Independence was unilaterally declared on 1 September 1975, from the Australian-administered territory of Papua and New Guinea, which itself was due to become independent on 16 September. The name "North Solomons" was adopted in anticipation of a future merger with the British Solomon Islands.

In October 1975, the town council of Kieta voted unanimously to disband and hand over its assets to the North Solomons government.

Tensions soon escalated and by mid-1976, the Papua New Guinea riot police squad was sent to southern Bougainville to restore order. John Momis, at the time chairman of the putative Republic's ruling council, denounced this action as an invasion.

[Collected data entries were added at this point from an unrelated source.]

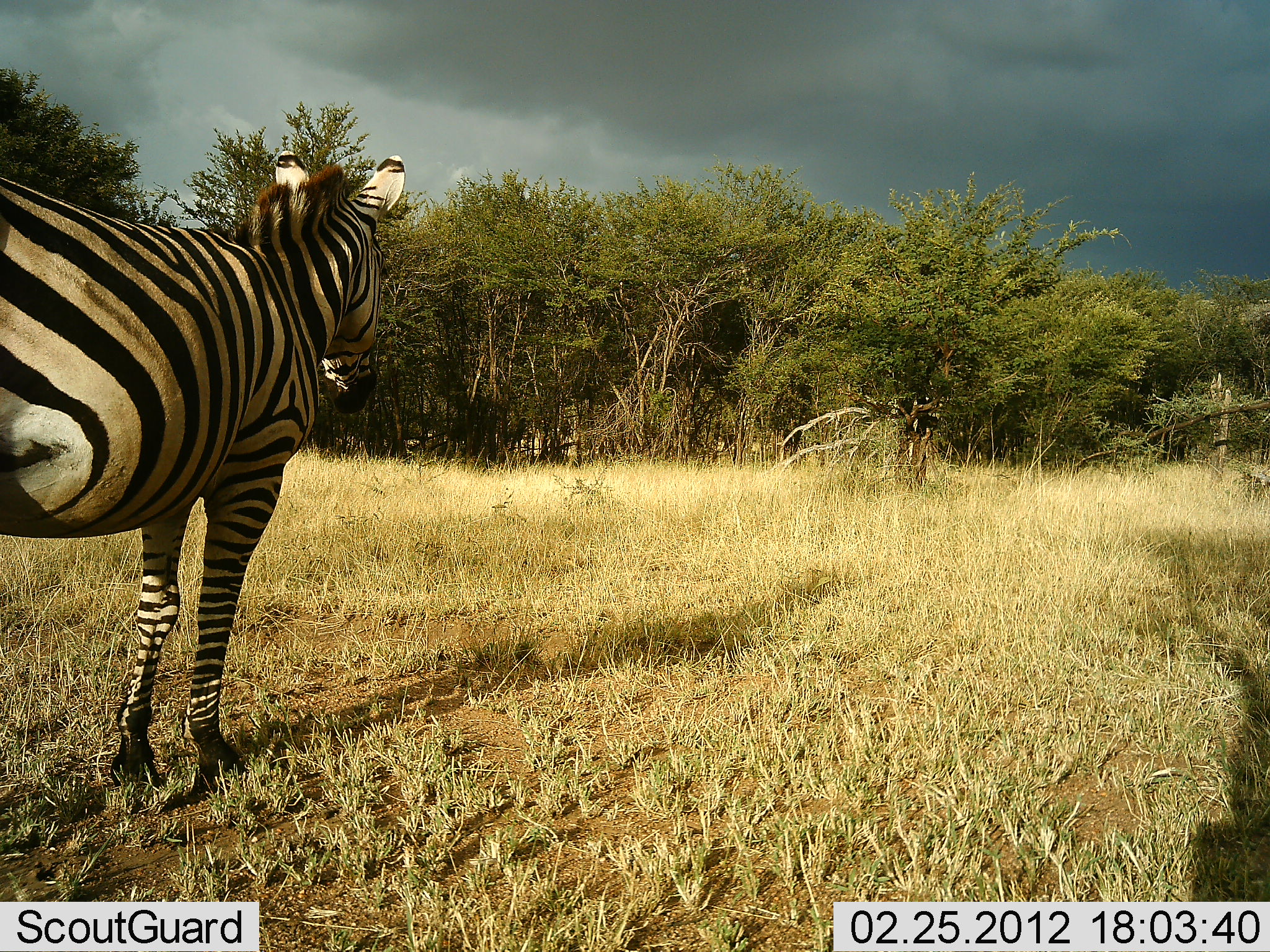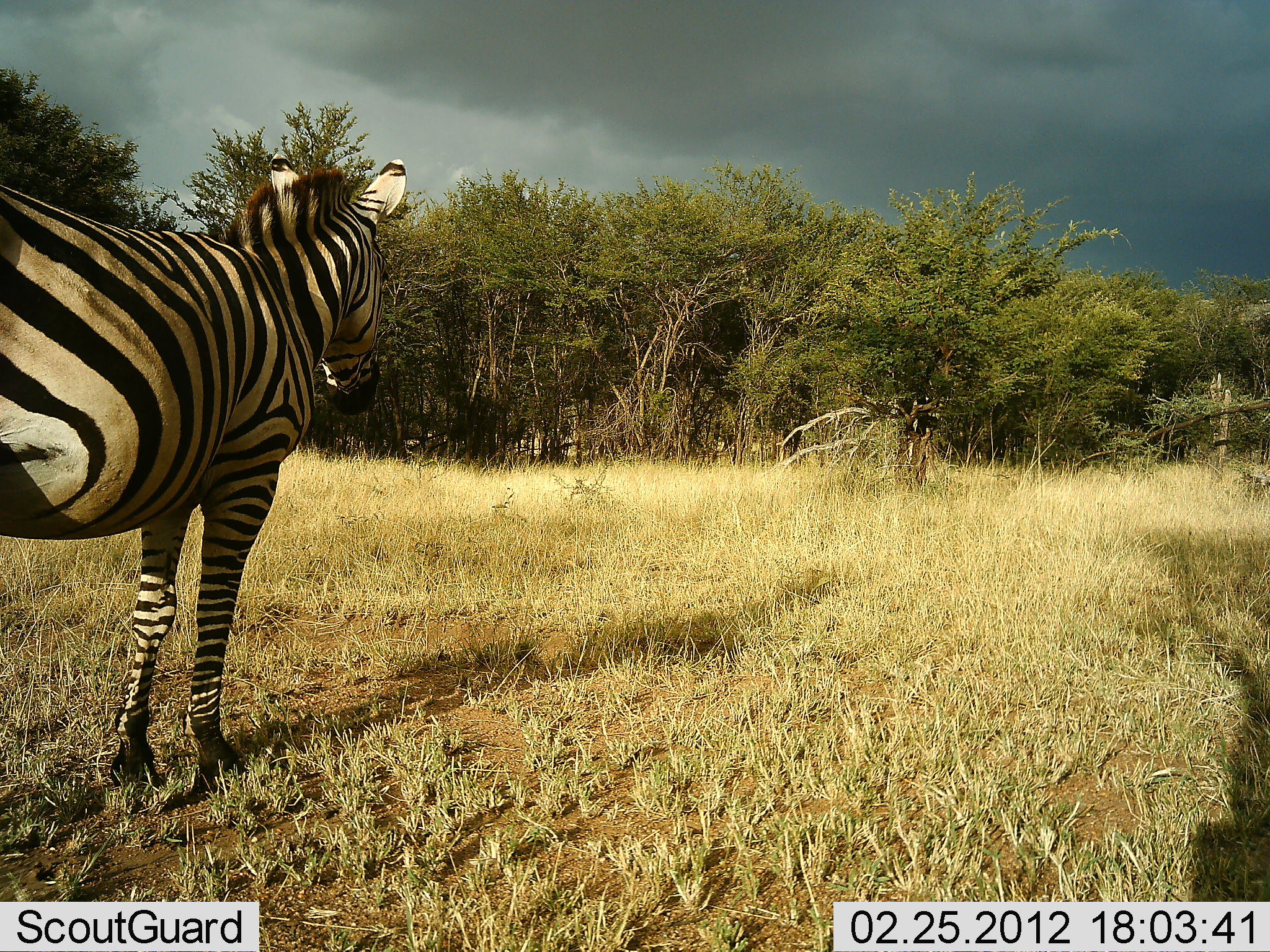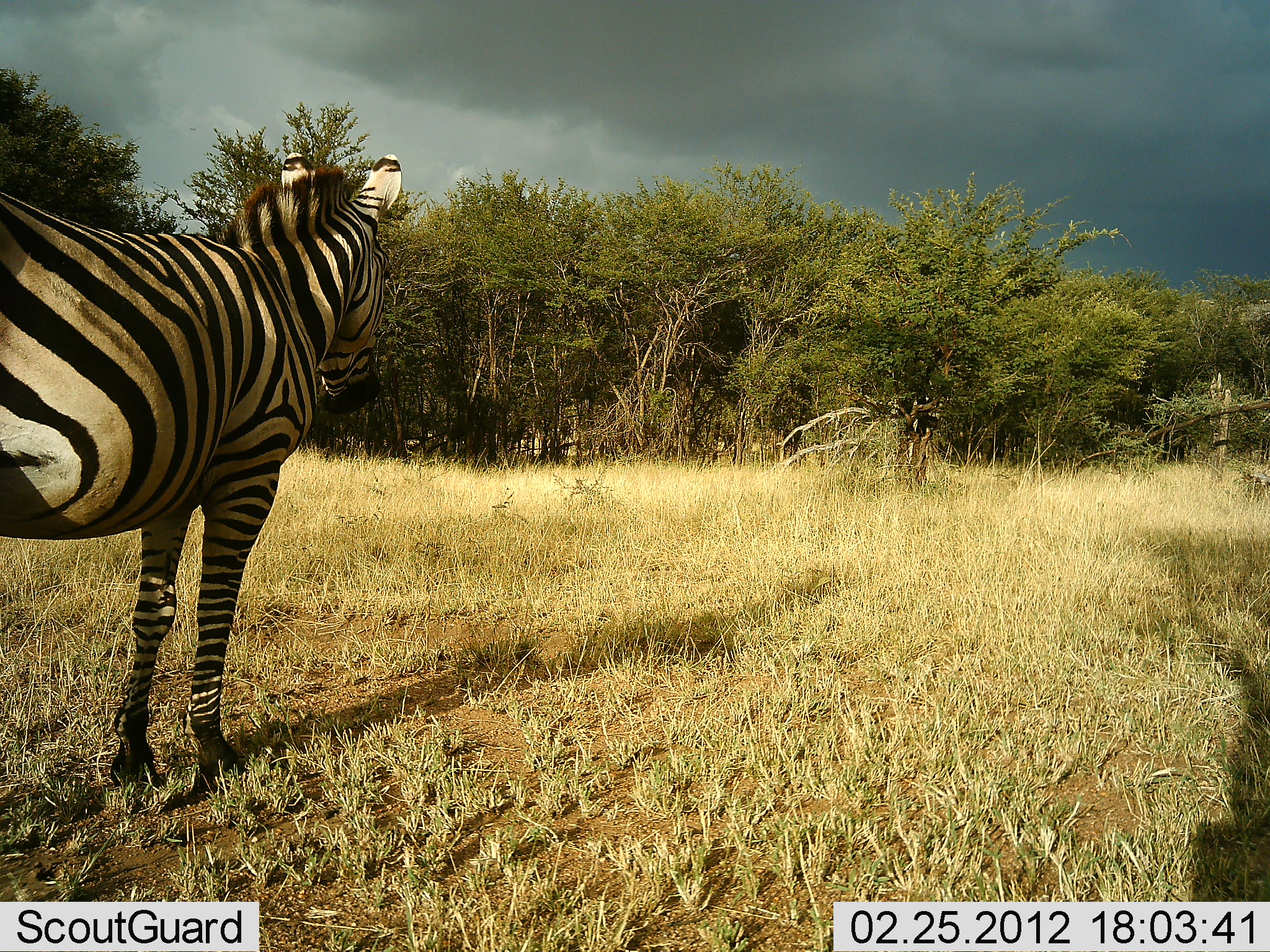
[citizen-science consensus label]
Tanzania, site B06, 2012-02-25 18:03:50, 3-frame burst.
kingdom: Animalia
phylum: Chordata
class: Mammalia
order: Perissodactyla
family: Equidae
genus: Equus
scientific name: Equus quagga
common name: plains zebra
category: zebra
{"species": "zebra (plains zebra) (Equus quagga)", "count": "1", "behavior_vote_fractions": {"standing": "100%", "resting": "0%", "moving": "0%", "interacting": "0%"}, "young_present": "0%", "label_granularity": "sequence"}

Mutual concerns about security on the island and the Republic's failure to achieve any international recognition eventually led to talks between the PNG Government and the secessionist leader. A settlement was reached in August 1976 on the basis of increased decentralisation. Bougainville was renamed "North Solomons Province", in recognition of its geography, and re-absorbed politically into PNG with increased self-governance powers, a model later replicated to delineate provincial powers throughout PNG.

== Interim government ==

The chairmanship of the North Solomons interim government was initially offered to Bougainville district commissioner Alexis Sarei, who declined on the grounds that he could not commit to the role full-time due to family matters. In October 1975, John Momis was announced as the interim chairman of the government, responsible for government policy, with Sarei as chief secretary holding responsibility for administrative matters. The other members of the executive were Hanao Tato, Clement Dana, Asurei Tolovai, John Dakeni, Raphael Bele, Aloysius Noga, and Anthony Anugu. A number of public servants were engaged as assistants to Sarei, including Moses Havini, Thomas Anis, Simon Tania, Joseph Noro, James Dogel, and John Dove. Leo Hannett was appointed as government spokesman and plans were announced for an election to be held by the end of 1975.

In December 1975, the interim government announced its plans to abolish all local government councils and replace them with village governments, which would collect a head tax and be responsible for rural development. It was reported that the breakaway government had been evicted from Arawa House and relocated to the Catholic mission at Tunuru, where they had established offices in a converted maternity ward. The government also resolved that all Bougainville businesses should pay their 1975–76 income tax to the North Solomons government.

== Reaction ==

Papua New Guinea's Chief Minister, Michael Somare, initially showed no outward concern at Bougainville's stand. The Roman Catholic Church, the most powerful organization in Bougainville, officially announced its support for the breakaway move. (Bougainvilleans have experienced German, British, and Australian colonial administrations and missionaries.) Papua New Guinea, Australia and the United Nations did not recognize the secession and PNG government officials on the island simply ignored it. Through their district council, the Western Islands District of the British Solomon Islands Protectorate—comprising a third of the population of the Solomon Islands—asked to join independent Bougainville.

== Context ==

Many Bougainville islanders have always regarded themselves as a separate entity in Papua New Guinea. The island is over 900 kilometres east of the mainland and, geographically, is nearer the Solomon Islands, forming part of the Solomon Islands archipelago.

The declaration of independence followed the discovery sometime previously of the world's largest deposits of copper in the region. The Papua New Guinea Government had then established the Bougainville Copper mine company in Panguna, central Bougainville. Bougainville Copper was a subsidiary of Conzinc Rio Tinto of Australia, which in turn was controlled by the British company Rio Tinto Group. When the mining started, the Australian administration, backed by armed police, gave access to prospectors while informing residents that their land was being taken over without discussion.